福岡に行った理由のもう一つは、この本を書かれた工藝風向の高木さんにお会いするため。お尋ねしたいことがあり、勇気を出してメッセージしたら、快くお時間を割いてくださった。話した内容は伏せるが、最後にこの本を買い、一週間読みふけった。民藝と柳宗悦をめぐる問いに答えてくれる、すばらしい一冊だ。
わかりやすい民藝 | D&DEPARTMENT (d-department.com)

迂遠になるが、15年以上前の私に戻って、この本と「民藝」への所感を書きたい。

私の父と母は絵を描くので、あちこち出かけてインスピレーションを得るのが好きで、私の高校時代の2000年代前半は、いわゆる「生活工芸」全盛期で、地元の川越には「うつわノート」さんができて、週末の度に三人でよく見て歩いた。母は琴線に触れた器や骨董の類を躊躇わずにお持ち帰りしてしまうので、増え過ぎてしまい、ある時スッパリ行くのをやめた。今も実家に帰ると、あの店のこれ、それ、に会えて私は楽しい。

高校の時の世界史の先生が、やや左翼的な方で、授業中に教科書はほとんど開かず、どこにも書かれていない「歴史」を教えてくれた。韓国併合、朝鮮における日本の侵攻と統治について学ぶ時には、柳宗悦が民藝運動を始めるきっかけにもなった、浅川伯教・巧兄弟について教えてくださった。柳や民藝運動にはあまり触れてはいない。とにかくこの二人について細かくプリントを作って一時間話す。(もちろん朝鮮統治については後で自分で教科書を読め、という。)2012年に栃木県立美術館で「浅川伯教の眼+浅川巧の心」展が開かれるなど、徐々に知られてきたけど、2002、3年はほどんど目にしないトピックだった。今思うとすごい先生だ。そこで私は、母が大枚をはたいて買って嬉しそうにしていた李朝の花器は、太平洋戦争の前に浅川兄弟が日本と韓国の友好を願って伝えた民具の流れだったと知った。
# # #
• 取り組む課題 1:
民藝についての文章に書かれている事実について、次の問いに答えてください。
(a) 筆者が福岡に行った理由のもう一つは、誰に会うためか。
(b) 筆者の高校時代に地元の川越にできた店の名前は何か。
(c) 2012年に栃木県立美術館で開かれた展覧会の名前は何か。
• 取り組む課題 2: 民藝についての文章のうち、「わかりやすい民藝 | D&DEPARTMENT」を含む箇所から書き始め、「あの店のこれ、それ、に会えて私は楽しい。」で終わる部分を、一字も変えずに書き写してください。
• 取り組む課題 3: 民藝についての文章の続きを書いてください。

• 提示資料:
# # #
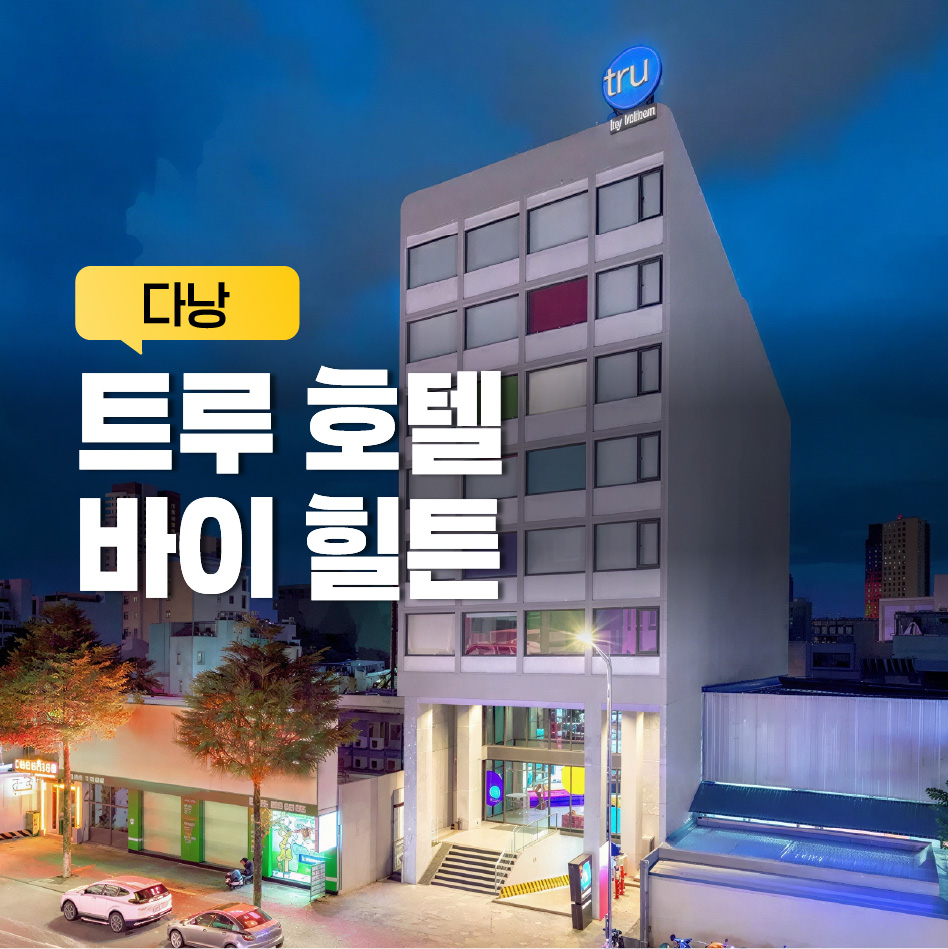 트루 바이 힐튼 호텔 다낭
# # #
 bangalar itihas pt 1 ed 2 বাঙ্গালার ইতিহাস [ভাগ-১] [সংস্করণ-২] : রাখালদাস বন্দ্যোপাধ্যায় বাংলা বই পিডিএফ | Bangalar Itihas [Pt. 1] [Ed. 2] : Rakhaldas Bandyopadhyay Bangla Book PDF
# # #
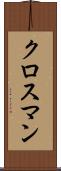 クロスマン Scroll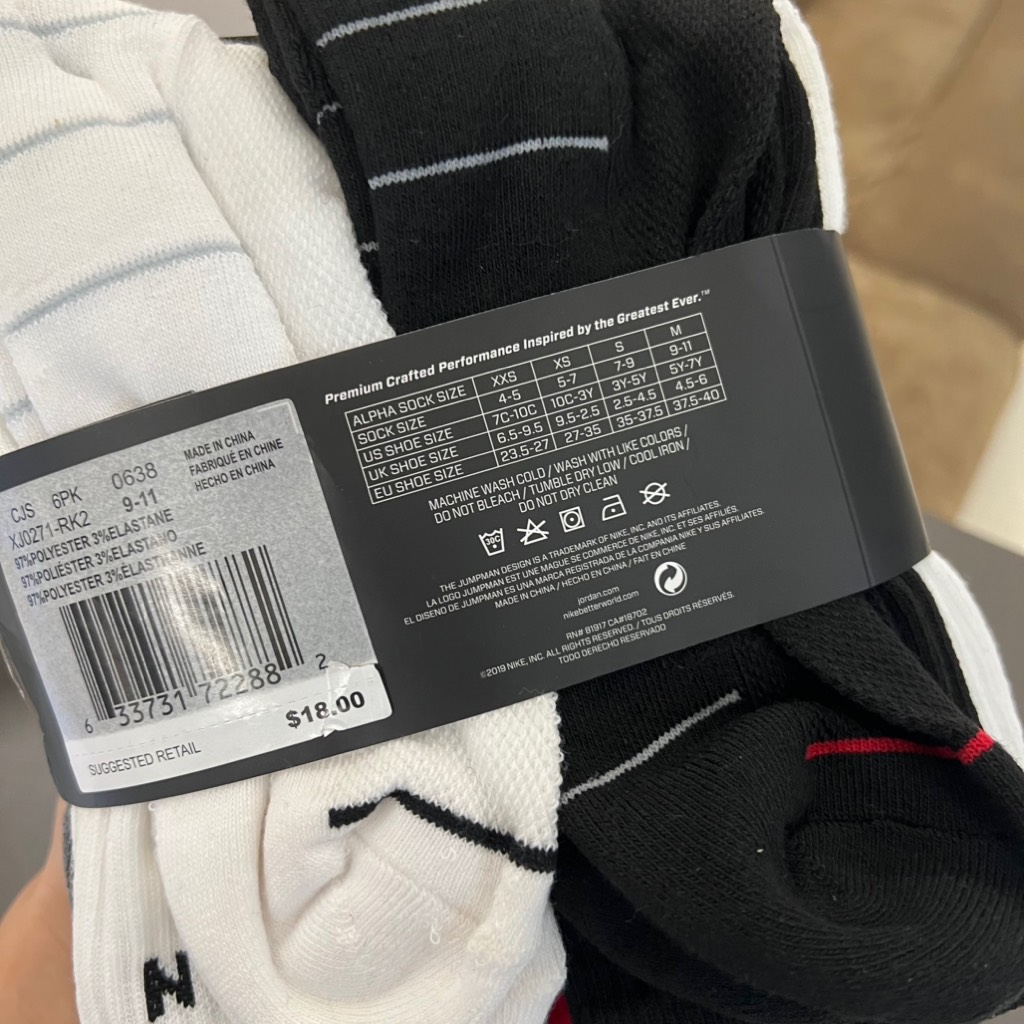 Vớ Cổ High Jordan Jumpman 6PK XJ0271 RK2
# # #
• 解答欄 1:
(a) この本を書かれた工藝風向の高木さん
(b) うつわノート
(c) 「浅川伯教の眼+浅川巧の心」展

• 解答欄 2:
わかりやすい民藝 | D&DEPARTMENT (d-department.com)

迂遠になるが、15年以上前の私に戻って、この本と「民藝」への所感を書きたい。

私の父と母は絵を描くので、あちこち出かけてインスピレーションを得るのが好きで、私の高校時代の2000年代前半は、いわゆる「生活工芸」全盛期で、地元の川越には「うつわノート」さんができて、週末の度に三人でよく見て歩いた。母は琴線に触れた器や骨董の類を躊躇わずにお持ち帰りしてしまうので、増え過ぎてしまい、ある時スッパリ行くのをやめた。今も実家に帰ると、あの店のこれ、それ、に会えて私は楽しい。

• 解答欄 3:
それから柳宗悦の本を読んでみたり、日本民藝館に行ったり、民藝をかじった。一人で古道具・坂田や桃居にも行ってみた。ところが、まずお金がないので、買えなくて楽しくなかった(笑)というのと、柳宗悦につまづいてしまい、知的好奇心が沸かなくなってしまった。「美の法門」を最初に読んだのが間違いだった。独特の柔らかいけれど、つっけんどんで、曖昧な文体に疲れてしまった。両親が見て歩きを控えたこともあり、「民藝」についてはそれっきりとなってしまった。学芸員を曲りなりに始めて、何度かこれも戻る機会はあったのだけど。

前置きが長くなったが、そこでこの本「わかりやすい民藝」である。まず、決して「わかりやすい」易しい本ではない。また民藝が「わかりやすい」はずがないことを記している。

民藝運動はやはり、諸工芸の権威化に対する一種のアジテーションとして、柳が組織した面がある。高木氏は日本における「美術」の始まり、また「工芸」の始まりから、丁寧に説明し、民藝運動を説明する。柳は近代化する日本が忘れてゆく諸国のモノを「民藝」と名付けたのであって、制度化を目論んだのではないということを念頭に。

今日に至るまで語られる、「無名」「地方」「他力」などという民藝の紋切型のイメージに対して、むしろ「非有名」「非グローバル」「非自力」として捉えてみるとよい、という。「~だから民藝だ」と断定するのではなく、「~ではない。にもかかわらず良い」だから民藝的だね、という視点を持とう、それが柳のスタンスだ、という。あの曖昧な文章はそういうことだったのか、と合点がいった。

また、柳の文によく出てくる「不二」(ふじ)(物事を二項に分けるのではなく一体としてみる見方)の思想に関して、高木氏の実体験から「能の声」と比較して(ここはとても)わかりやすく説明してくださる。能の謡は、型に即しながらも一人一人異なり、歌う時は自分の体でありながら他人になる。「不二」の状態であり、名もなき「民」となって「藝」をする点で、柳の思想を追体験できる、というのだ。Eureka!

レビューはこの辺にして、とにかくおすすめの一冊だ。この本は「民藝」について語りながらも、「アート」について、あるいは「デザイン」について、考える視点を与えてくれるからだ。これが「アート」だ、「アート」とはこれだ、となかなか断定できないジレンマと、「民藝」のモヤモヤはかなり似ている。制度化・権威化に対して、あまねく表現の自由と美的私観。嗜好。私にとって良いものは、社会に対しても良いか。いつも自分に問うことが大切だ。